Thanks for a great app!
Any update to this issue? There are some well known REGEX for digging into mbox and maildir email messages (see the O'Reily Mastering Regular Expressions use these as examples, or at least did in the 2nd edition).
This would let you pull out the header and metadata and email text, and you should be able to link the attachment to the message. Linking conversations, sifting through listserv, etc. might take a bit more.

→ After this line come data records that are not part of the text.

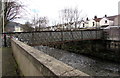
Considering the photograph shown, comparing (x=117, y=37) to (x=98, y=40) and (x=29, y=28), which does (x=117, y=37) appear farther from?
(x=29, y=28)

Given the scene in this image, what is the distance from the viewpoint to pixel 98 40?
76.1ft

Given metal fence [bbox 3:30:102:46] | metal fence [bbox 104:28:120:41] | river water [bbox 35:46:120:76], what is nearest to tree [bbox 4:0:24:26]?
metal fence [bbox 3:30:102:46]

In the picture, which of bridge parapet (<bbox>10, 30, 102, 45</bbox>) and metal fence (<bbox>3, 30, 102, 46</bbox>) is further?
bridge parapet (<bbox>10, 30, 102, 45</bbox>)

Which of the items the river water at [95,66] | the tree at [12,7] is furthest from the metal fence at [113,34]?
the tree at [12,7]

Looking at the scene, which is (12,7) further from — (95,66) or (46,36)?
(95,66)

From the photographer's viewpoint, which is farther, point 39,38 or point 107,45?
point 107,45

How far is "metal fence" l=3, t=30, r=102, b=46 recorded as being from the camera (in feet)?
42.7

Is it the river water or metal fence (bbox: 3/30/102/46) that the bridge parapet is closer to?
metal fence (bbox: 3/30/102/46)

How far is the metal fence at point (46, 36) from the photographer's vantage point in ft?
42.7

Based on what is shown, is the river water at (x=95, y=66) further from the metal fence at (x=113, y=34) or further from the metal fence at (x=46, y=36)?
the metal fence at (x=113, y=34)

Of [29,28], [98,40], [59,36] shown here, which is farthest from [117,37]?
[29,28]

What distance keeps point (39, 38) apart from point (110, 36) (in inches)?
583

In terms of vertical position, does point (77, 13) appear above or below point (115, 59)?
above

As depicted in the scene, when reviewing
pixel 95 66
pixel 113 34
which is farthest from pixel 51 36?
pixel 113 34
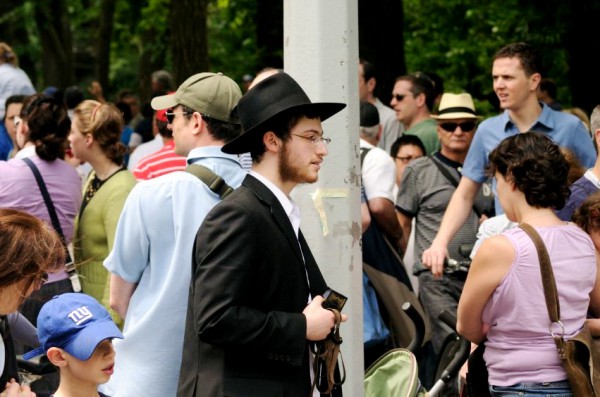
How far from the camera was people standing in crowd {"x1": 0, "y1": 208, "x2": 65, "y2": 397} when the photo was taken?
4.02m

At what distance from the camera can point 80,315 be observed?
434 cm

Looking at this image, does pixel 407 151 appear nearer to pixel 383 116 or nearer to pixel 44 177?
pixel 383 116

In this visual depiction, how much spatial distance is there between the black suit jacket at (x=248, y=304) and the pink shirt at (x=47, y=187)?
10.1ft

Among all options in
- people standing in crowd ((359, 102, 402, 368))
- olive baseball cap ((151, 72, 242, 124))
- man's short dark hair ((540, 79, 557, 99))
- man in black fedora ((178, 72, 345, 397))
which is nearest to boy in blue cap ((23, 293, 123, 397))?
man in black fedora ((178, 72, 345, 397))

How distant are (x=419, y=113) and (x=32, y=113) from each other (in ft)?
13.0

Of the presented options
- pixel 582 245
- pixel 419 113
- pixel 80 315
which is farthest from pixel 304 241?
pixel 419 113

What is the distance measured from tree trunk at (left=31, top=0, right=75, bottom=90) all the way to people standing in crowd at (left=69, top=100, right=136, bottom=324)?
15.6 metres

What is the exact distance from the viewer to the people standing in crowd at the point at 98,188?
7.20m

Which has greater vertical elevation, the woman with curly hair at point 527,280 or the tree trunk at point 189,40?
the tree trunk at point 189,40

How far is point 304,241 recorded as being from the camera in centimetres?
459

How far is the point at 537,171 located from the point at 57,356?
218cm

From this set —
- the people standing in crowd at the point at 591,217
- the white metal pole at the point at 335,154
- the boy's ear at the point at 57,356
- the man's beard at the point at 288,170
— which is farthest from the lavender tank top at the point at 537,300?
the boy's ear at the point at 57,356

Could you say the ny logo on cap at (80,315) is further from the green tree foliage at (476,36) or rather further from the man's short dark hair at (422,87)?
the green tree foliage at (476,36)

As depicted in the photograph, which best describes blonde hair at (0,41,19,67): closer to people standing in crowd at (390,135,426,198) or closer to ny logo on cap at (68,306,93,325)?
people standing in crowd at (390,135,426,198)
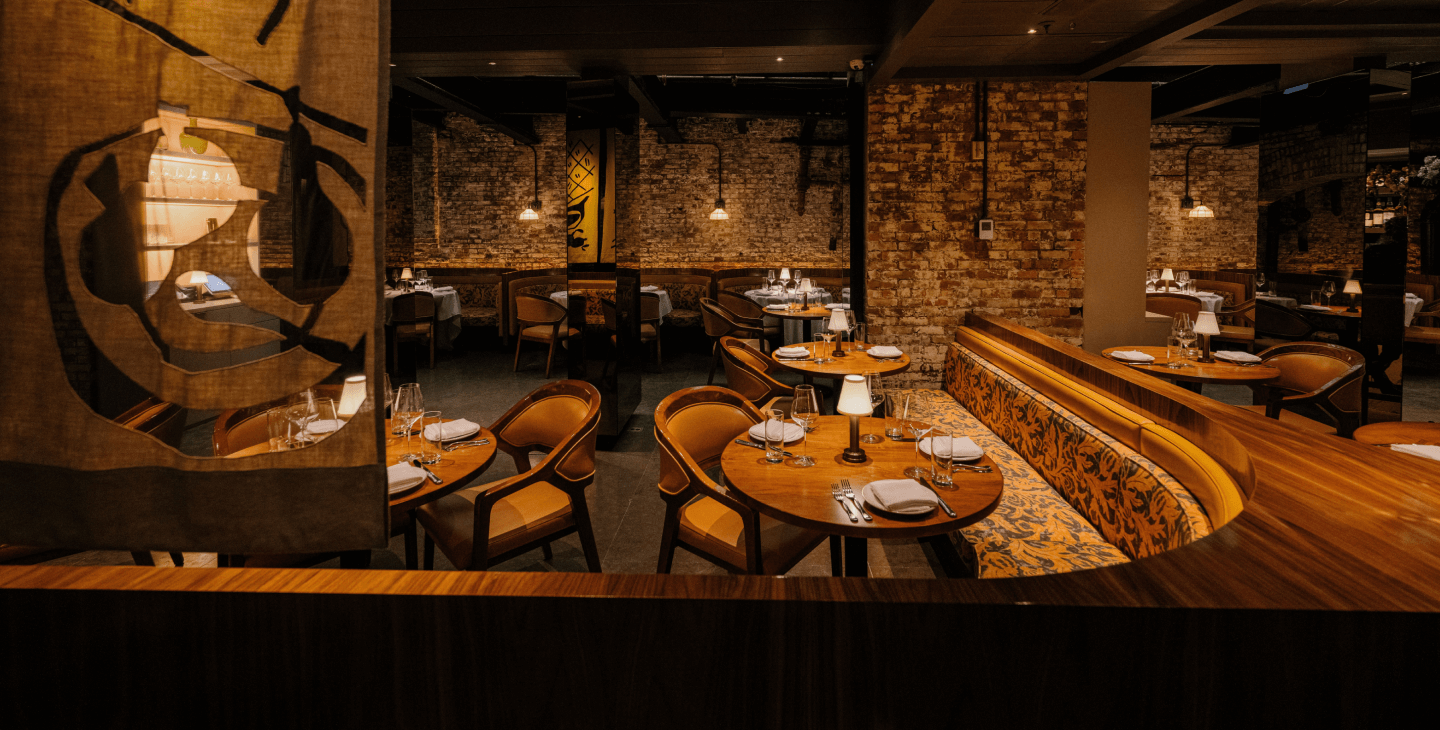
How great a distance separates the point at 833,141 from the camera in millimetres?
10336

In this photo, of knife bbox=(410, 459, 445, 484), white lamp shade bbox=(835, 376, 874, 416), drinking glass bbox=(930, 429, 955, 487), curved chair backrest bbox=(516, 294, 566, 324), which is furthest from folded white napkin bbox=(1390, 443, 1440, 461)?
curved chair backrest bbox=(516, 294, 566, 324)

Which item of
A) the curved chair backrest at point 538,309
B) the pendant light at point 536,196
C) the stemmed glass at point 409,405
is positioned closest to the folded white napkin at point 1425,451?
the stemmed glass at point 409,405

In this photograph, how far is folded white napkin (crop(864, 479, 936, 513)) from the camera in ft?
6.51

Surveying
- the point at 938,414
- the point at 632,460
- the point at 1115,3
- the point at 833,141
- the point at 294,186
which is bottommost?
the point at 632,460

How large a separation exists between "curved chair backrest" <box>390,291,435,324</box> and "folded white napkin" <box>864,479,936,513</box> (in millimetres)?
6498

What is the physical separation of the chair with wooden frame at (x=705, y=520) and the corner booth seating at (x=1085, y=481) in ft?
2.22

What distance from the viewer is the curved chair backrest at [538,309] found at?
8000mm

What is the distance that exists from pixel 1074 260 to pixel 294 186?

No need for regexes, any of the readily available email parsers would suffice. The only problem is that I don't have time to integrate such a parser into DocFetcher. Note that just "adding the parser" wouldn't be enough. Some modifications in the GUI and elsewhere, as well as tweaking and testing, would also be needed.
See also the question "Can you please add feature XY?" at the top of the DocFetcher FAQ.
In DocFetcher Pro, there is a checkbox "Index files without file extension as text files" that does as the name suggests.